AMD arrived at CES this year armed with its brand new high-end graphics card, the Radeon VII. Using the company"s second-generation Vega architecture, it is the first consumer GPU built on the 7nm process. This gaming-focused card arrives right after the company released the world"s first 7nm Radeon Instinct compute cards late last year.
The Radeon VII features 16GB of HBM2 in the memory department, one TB/s of memory bandwidth, and 60 compute units running at 1.8GHz. The card will cost $699 and aims to compete with Nvidia"s high-end RTX 2080 graphics card.
Aimed at 4K gaming, AMD says the new card will perform over 25% faster than previous Vega GPUs while drawing the same power levels thanks to its more efficient 7nm process. As examples, AMD showed off some slides that had its new GPU going blow for blow with the RTX 2080 in Far Cry 5 (DirectX 11) and Battlefield V (DirectX 12). In the Vulkan title Strange Brigade, however, the Radeon card took the lead as usual.

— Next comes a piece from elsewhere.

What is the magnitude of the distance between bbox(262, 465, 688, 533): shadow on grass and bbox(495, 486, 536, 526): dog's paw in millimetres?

The compute application benchmarks that were displayed also had the Radeon VII outperforming the previous generation of Vega cards easily, with performance gains of almost 30% in Blender and Adobe Premier, while boasting boosts of up to 62% in OpenCL.
The $699 Radeon VII is slated to go on sale on February 7 worldwide and will also come with the same free games bundle - Devil May Cry 5, The Division 2, and Resident Evil 2 remake - that AMD is currently offering with its RX and Vega cards.